## Tareas por realizar
1 - ¿Qué fines o valores de la actuación judicial distingue el CIEJ, según el fragmento sobre ética judicial?
2 - Transcriba todo el pasaje del fragmento sobre ética judicial que va desde "3. Prudencia y" hasta "facultades del juez.".

## Fragmento del documento
-=-=-=-=-

El CIEJ se organiza, según García, en principios, fines y virtudes de la actuación judicial. Constituyen principios de actuación los siguientes: independencia, imparcialidad, motivación, integridad, transparencia. A su vez, son fines o valores la justicia y la equidad. Seguidamente, son virtudes o responsabilidades: conocimiento y capacitación, responsabilidad institucional, cortesía, secreto profesional, prudencia, diligencia, honestidad profesional. (García; 2015; 922)  Podemos entonces observar un enfoque omnicomprensivo del CIEJ pues el objetivo es esbozar a todas las dimensiones de eticidad en el juez, de entre las cuales la prudencia asume la dimensión de una virtud clave.

 

3. Prudencia y autocontrol 

El juez ejerce un poder jurisdiccional del Estado que consiste en aplicar el derecho resolviendo de manera definitiva las controversias relativas al cumplimiento de las normas jurídicas. (Aguiló, 2013; 64) Este poder es inmenso en la medida que el juez puede disponer sobre el patrimonio de las personas, sobre su libertad individual  y en casos extremos, aunque en forma contraria a los valores de un Estado constitucional, hasta sobre la vida de los individuos. En consecuencia, existe la necesidad de que ese poder sea ejercido con la moderación necesaria y a ello se le denomina self restraint o autocontrol, ideal que parte de una exigencia de equilibrio como límite material respecto a las facultades del juez.

¿Cómo se esboza ese equilibrio entre prudencia y autocontrol? Precisamente a través de resoluciones cuya dinámica sea la de un equilibrio tanto formal como material respecto a las cuestiones tanto fácticas como de derecho que plantean el caso que se conoce. Ello apunta objetivamente, entonces, a una argumentación prudente, entendido como un ejercicio en el cual el juez mide las variables fácticas del caso, las examina, modera, y decide por la naturaleza de los hechos probados.

De igual forma, analiza el nivel de concurrencia de la norma, la cual puede solucionar parcial o totalmente el problema materia de examen. Si ocurre esto último, podemos inferir una solución total del caso. En caso de tener lugar lo primero, habrá de acudirse, vía interpretación sistemática, a otras normas que puedan solucionar el caso en examen, o en su caso, habrá de optarse por la concurrencia de principios, los cuales actúan subsidiariamente con relación a las reglas.

-=-=-=-=-

## Datos proporcionados
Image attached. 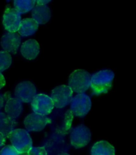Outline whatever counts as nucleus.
<instances>
[{
	"label": "nucleus",
	"instance_id": "f257e3e1",
	"mask_svg": "<svg viewBox=\"0 0 136 155\" xmlns=\"http://www.w3.org/2000/svg\"><path fill=\"white\" fill-rule=\"evenodd\" d=\"M49 117L51 127L54 133L65 135L71 127L73 121V114L71 110L58 109L51 113Z\"/></svg>",
	"mask_w": 136,
	"mask_h": 155
},
{
	"label": "nucleus",
	"instance_id": "f03ea898",
	"mask_svg": "<svg viewBox=\"0 0 136 155\" xmlns=\"http://www.w3.org/2000/svg\"><path fill=\"white\" fill-rule=\"evenodd\" d=\"M114 73L111 70H101L91 76L90 87L96 95L106 93L112 86Z\"/></svg>",
	"mask_w": 136,
	"mask_h": 155
},
{
	"label": "nucleus",
	"instance_id": "7ed1b4c3",
	"mask_svg": "<svg viewBox=\"0 0 136 155\" xmlns=\"http://www.w3.org/2000/svg\"><path fill=\"white\" fill-rule=\"evenodd\" d=\"M8 137L12 146L19 154L27 153L32 147V139L29 132L24 129H14Z\"/></svg>",
	"mask_w": 136,
	"mask_h": 155
},
{
	"label": "nucleus",
	"instance_id": "20e7f679",
	"mask_svg": "<svg viewBox=\"0 0 136 155\" xmlns=\"http://www.w3.org/2000/svg\"><path fill=\"white\" fill-rule=\"evenodd\" d=\"M91 75L83 69L76 70L69 77L68 87L72 92L78 94L84 93L90 85Z\"/></svg>",
	"mask_w": 136,
	"mask_h": 155
},
{
	"label": "nucleus",
	"instance_id": "39448f33",
	"mask_svg": "<svg viewBox=\"0 0 136 155\" xmlns=\"http://www.w3.org/2000/svg\"><path fill=\"white\" fill-rule=\"evenodd\" d=\"M91 131L84 125H79L72 129L70 134L71 145L76 149L86 147L91 140Z\"/></svg>",
	"mask_w": 136,
	"mask_h": 155
},
{
	"label": "nucleus",
	"instance_id": "423d86ee",
	"mask_svg": "<svg viewBox=\"0 0 136 155\" xmlns=\"http://www.w3.org/2000/svg\"><path fill=\"white\" fill-rule=\"evenodd\" d=\"M62 135L58 134L57 133L49 135L47 137L45 147L47 155H58L62 153H67L68 146L65 142Z\"/></svg>",
	"mask_w": 136,
	"mask_h": 155
},
{
	"label": "nucleus",
	"instance_id": "0eeeda50",
	"mask_svg": "<svg viewBox=\"0 0 136 155\" xmlns=\"http://www.w3.org/2000/svg\"><path fill=\"white\" fill-rule=\"evenodd\" d=\"M72 90L67 85H60L54 88L51 97L54 106L58 109L67 106L72 101Z\"/></svg>",
	"mask_w": 136,
	"mask_h": 155
},
{
	"label": "nucleus",
	"instance_id": "6e6552de",
	"mask_svg": "<svg viewBox=\"0 0 136 155\" xmlns=\"http://www.w3.org/2000/svg\"><path fill=\"white\" fill-rule=\"evenodd\" d=\"M91 101L89 96L84 93L77 94L71 102V110L73 115L84 117L91 108Z\"/></svg>",
	"mask_w": 136,
	"mask_h": 155
},
{
	"label": "nucleus",
	"instance_id": "1a4fd4ad",
	"mask_svg": "<svg viewBox=\"0 0 136 155\" xmlns=\"http://www.w3.org/2000/svg\"><path fill=\"white\" fill-rule=\"evenodd\" d=\"M31 108L34 113L46 116L53 112L54 104L49 96L39 94H37L32 101Z\"/></svg>",
	"mask_w": 136,
	"mask_h": 155
},
{
	"label": "nucleus",
	"instance_id": "9d476101",
	"mask_svg": "<svg viewBox=\"0 0 136 155\" xmlns=\"http://www.w3.org/2000/svg\"><path fill=\"white\" fill-rule=\"evenodd\" d=\"M36 94L37 89L35 84L28 81H22L17 84L15 89L16 98L21 102H31Z\"/></svg>",
	"mask_w": 136,
	"mask_h": 155
},
{
	"label": "nucleus",
	"instance_id": "9b49d317",
	"mask_svg": "<svg viewBox=\"0 0 136 155\" xmlns=\"http://www.w3.org/2000/svg\"><path fill=\"white\" fill-rule=\"evenodd\" d=\"M49 117L33 112L25 117L24 125L27 131L37 132L42 131L47 125L49 124Z\"/></svg>",
	"mask_w": 136,
	"mask_h": 155
},
{
	"label": "nucleus",
	"instance_id": "f8f14e48",
	"mask_svg": "<svg viewBox=\"0 0 136 155\" xmlns=\"http://www.w3.org/2000/svg\"><path fill=\"white\" fill-rule=\"evenodd\" d=\"M21 21V14L14 8H7L3 14V24L7 31L16 32Z\"/></svg>",
	"mask_w": 136,
	"mask_h": 155
},
{
	"label": "nucleus",
	"instance_id": "ddd939ff",
	"mask_svg": "<svg viewBox=\"0 0 136 155\" xmlns=\"http://www.w3.org/2000/svg\"><path fill=\"white\" fill-rule=\"evenodd\" d=\"M21 39L16 32H7L1 38V46L7 52L16 54L21 45Z\"/></svg>",
	"mask_w": 136,
	"mask_h": 155
},
{
	"label": "nucleus",
	"instance_id": "4468645a",
	"mask_svg": "<svg viewBox=\"0 0 136 155\" xmlns=\"http://www.w3.org/2000/svg\"><path fill=\"white\" fill-rule=\"evenodd\" d=\"M31 15L33 19L38 25L45 24L50 20L52 12L47 5L37 4L32 9Z\"/></svg>",
	"mask_w": 136,
	"mask_h": 155
},
{
	"label": "nucleus",
	"instance_id": "2eb2a0df",
	"mask_svg": "<svg viewBox=\"0 0 136 155\" xmlns=\"http://www.w3.org/2000/svg\"><path fill=\"white\" fill-rule=\"evenodd\" d=\"M40 46L37 40L30 39L22 44L21 53L27 60H34L39 54Z\"/></svg>",
	"mask_w": 136,
	"mask_h": 155
},
{
	"label": "nucleus",
	"instance_id": "dca6fc26",
	"mask_svg": "<svg viewBox=\"0 0 136 155\" xmlns=\"http://www.w3.org/2000/svg\"><path fill=\"white\" fill-rule=\"evenodd\" d=\"M5 114L13 120H16L23 112V104L16 98H9L5 106Z\"/></svg>",
	"mask_w": 136,
	"mask_h": 155
},
{
	"label": "nucleus",
	"instance_id": "f3484780",
	"mask_svg": "<svg viewBox=\"0 0 136 155\" xmlns=\"http://www.w3.org/2000/svg\"><path fill=\"white\" fill-rule=\"evenodd\" d=\"M39 25L31 18H27L21 20L18 32L22 36L33 35L37 31Z\"/></svg>",
	"mask_w": 136,
	"mask_h": 155
},
{
	"label": "nucleus",
	"instance_id": "a211bd4d",
	"mask_svg": "<svg viewBox=\"0 0 136 155\" xmlns=\"http://www.w3.org/2000/svg\"><path fill=\"white\" fill-rule=\"evenodd\" d=\"M92 155H115V149L108 141L96 143L91 149Z\"/></svg>",
	"mask_w": 136,
	"mask_h": 155
},
{
	"label": "nucleus",
	"instance_id": "6ab92c4d",
	"mask_svg": "<svg viewBox=\"0 0 136 155\" xmlns=\"http://www.w3.org/2000/svg\"><path fill=\"white\" fill-rule=\"evenodd\" d=\"M16 124V120L7 116L5 113L0 112V134L5 138L8 137Z\"/></svg>",
	"mask_w": 136,
	"mask_h": 155
},
{
	"label": "nucleus",
	"instance_id": "aec40b11",
	"mask_svg": "<svg viewBox=\"0 0 136 155\" xmlns=\"http://www.w3.org/2000/svg\"><path fill=\"white\" fill-rule=\"evenodd\" d=\"M36 1L34 0H16L13 2L14 7L20 14H23L32 10L35 5Z\"/></svg>",
	"mask_w": 136,
	"mask_h": 155
},
{
	"label": "nucleus",
	"instance_id": "412c9836",
	"mask_svg": "<svg viewBox=\"0 0 136 155\" xmlns=\"http://www.w3.org/2000/svg\"><path fill=\"white\" fill-rule=\"evenodd\" d=\"M12 62V58L9 52L0 51V73L8 69Z\"/></svg>",
	"mask_w": 136,
	"mask_h": 155
},
{
	"label": "nucleus",
	"instance_id": "4be33fe9",
	"mask_svg": "<svg viewBox=\"0 0 136 155\" xmlns=\"http://www.w3.org/2000/svg\"><path fill=\"white\" fill-rule=\"evenodd\" d=\"M0 155H19V153L12 145H7L0 151Z\"/></svg>",
	"mask_w": 136,
	"mask_h": 155
},
{
	"label": "nucleus",
	"instance_id": "5701e85b",
	"mask_svg": "<svg viewBox=\"0 0 136 155\" xmlns=\"http://www.w3.org/2000/svg\"><path fill=\"white\" fill-rule=\"evenodd\" d=\"M27 155H47L46 150L43 147H31L28 151Z\"/></svg>",
	"mask_w": 136,
	"mask_h": 155
},
{
	"label": "nucleus",
	"instance_id": "b1692460",
	"mask_svg": "<svg viewBox=\"0 0 136 155\" xmlns=\"http://www.w3.org/2000/svg\"><path fill=\"white\" fill-rule=\"evenodd\" d=\"M5 84V80L4 77H3V75L2 74V73H0V89L4 87Z\"/></svg>",
	"mask_w": 136,
	"mask_h": 155
},
{
	"label": "nucleus",
	"instance_id": "393cba45",
	"mask_svg": "<svg viewBox=\"0 0 136 155\" xmlns=\"http://www.w3.org/2000/svg\"><path fill=\"white\" fill-rule=\"evenodd\" d=\"M5 137L2 134H0V148L5 145Z\"/></svg>",
	"mask_w": 136,
	"mask_h": 155
},
{
	"label": "nucleus",
	"instance_id": "a878e982",
	"mask_svg": "<svg viewBox=\"0 0 136 155\" xmlns=\"http://www.w3.org/2000/svg\"><path fill=\"white\" fill-rule=\"evenodd\" d=\"M3 103H4V98L2 97V96L0 94V110L2 108L3 106Z\"/></svg>",
	"mask_w": 136,
	"mask_h": 155
},
{
	"label": "nucleus",
	"instance_id": "bb28decb",
	"mask_svg": "<svg viewBox=\"0 0 136 155\" xmlns=\"http://www.w3.org/2000/svg\"><path fill=\"white\" fill-rule=\"evenodd\" d=\"M49 2H51V1H36V3L39 5H47Z\"/></svg>",
	"mask_w": 136,
	"mask_h": 155
},
{
	"label": "nucleus",
	"instance_id": "cd10ccee",
	"mask_svg": "<svg viewBox=\"0 0 136 155\" xmlns=\"http://www.w3.org/2000/svg\"><path fill=\"white\" fill-rule=\"evenodd\" d=\"M58 155H70V154L68 153H62L59 154Z\"/></svg>",
	"mask_w": 136,
	"mask_h": 155
}]
</instances>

-=-=-=-=-

## Respuestas a las tareas
1 - La justicia y la equidad.

2 -
3. Prudencia y autocontrol 

El juez ejerce un poder jurisdiccional del Estado que consiste en aplicar el derecho resolviendo de manera definitiva las controversias relativas al cumplimiento de las normas jurídicas. (Aguiló, 2013; 64) Este poder es inmenso en la medida que el juez puede disponer sobre el patrimonio de las personas, sobre su libertad individual  y en casos extremos, aunque en forma contraria a los valores de un Estado constitucional, hasta sobre la vida de los individuos. En consecuencia, existe la necesidad de que ese poder sea ejercido con la moderación necesaria y a ello se le denomina self restraint o autocontrol, ideal que parte de una exigencia de equilibrio como límite material respecto a las facultades del juez.